We have heard powerful descriptions of what felt like the inevitable momentum towards war. That was certainly felt outside Parliament as well. Those of us who were watching from the outside might not have picked up on all the details of the parliamentary debates, but every day we saw the pictures of the troops gathering in Saudi Arabia and had the sense that it was something that simply could not be stopped, no matter how many people marched, no matter what arguments were deployed and no matter what intelligence was presented to counter what was in the dodgy dossier.
If the right hon. Member for Oldham West and Royton (Mr Meacher) is right, that momentum had started long before. He mentioned the Crawford summit in April 2002, when Tony Blair stood shoulder to shoulder with George Bush. That was reinforced at subsequent summits between the two of them. Although I have a lot of respect for the hon. Member for Penrith and The Border (Rory Stewart), it is not really credible to say that the leaders did not know the detail or had not had time to read it. I am sure that the detail of the intelligence on the military situation and the situation inside Iraq was all gone into in enormous detail, as was the legal advice. As everybody has said, the Chilcot report is long overdue, and we need to start to hear about the detail of the decision-making process. Some of the documents that are still not public need to be made public. It looks from the outside as though there was a deliberate collaboration in creating that momentum towards war in order to make it inevitable.
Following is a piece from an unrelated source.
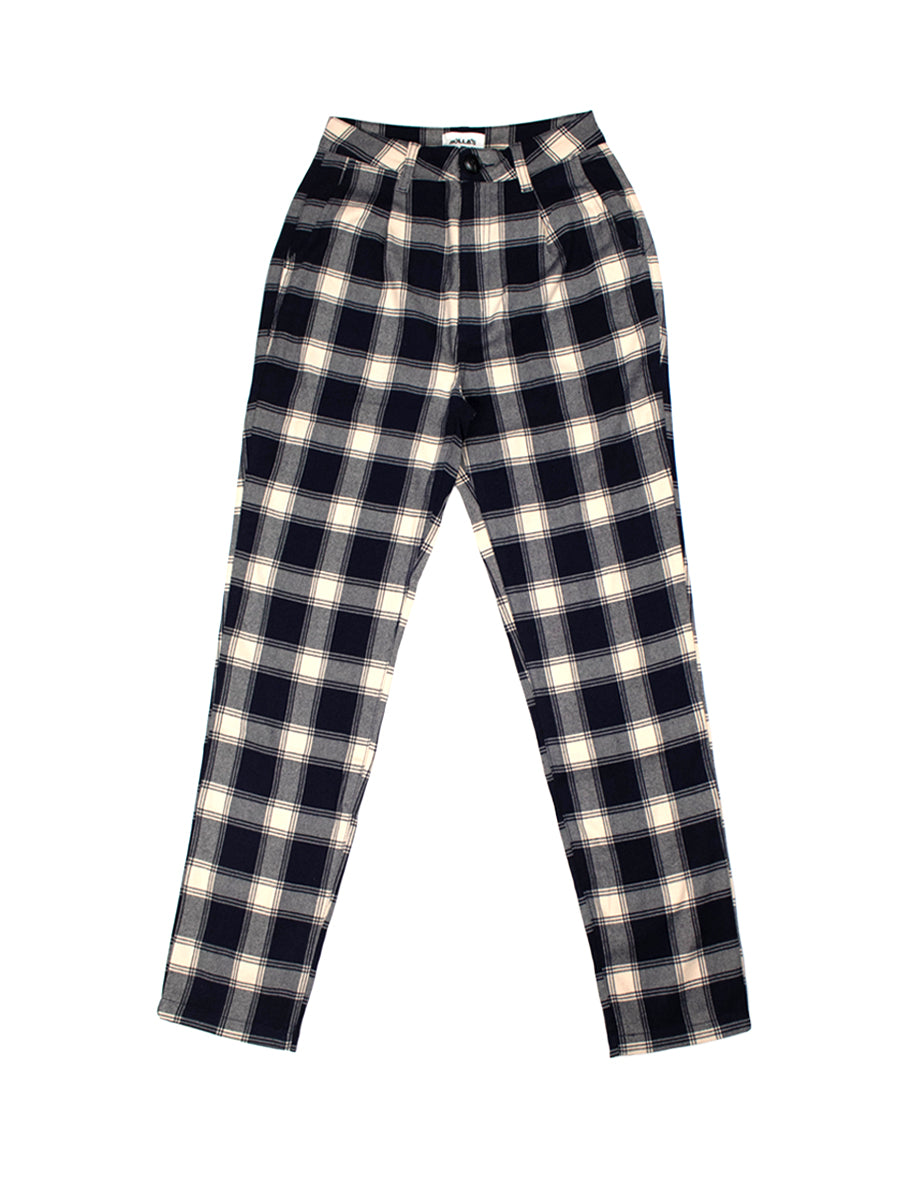 Horizon Check Pant - Navy & Cream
We have to allow that some aspects of that political mission had, in a sense, some honour to them. Saddam’s was a despicable regime. Thousands died in the chemical attacks in Halabja in 1988. There was also the massacre and destruction of the entire lifestyle of the Marsh Arabs in 1991 following the first Gulf war. There might have been a psychological element for George Bush in the sense that, according to the conservative psychology, his father had left the job half done in allowing the massacre of the Marsh Arabs to take place, because they had risen up in the expectation that they would be supported by the allied forces, but they were not.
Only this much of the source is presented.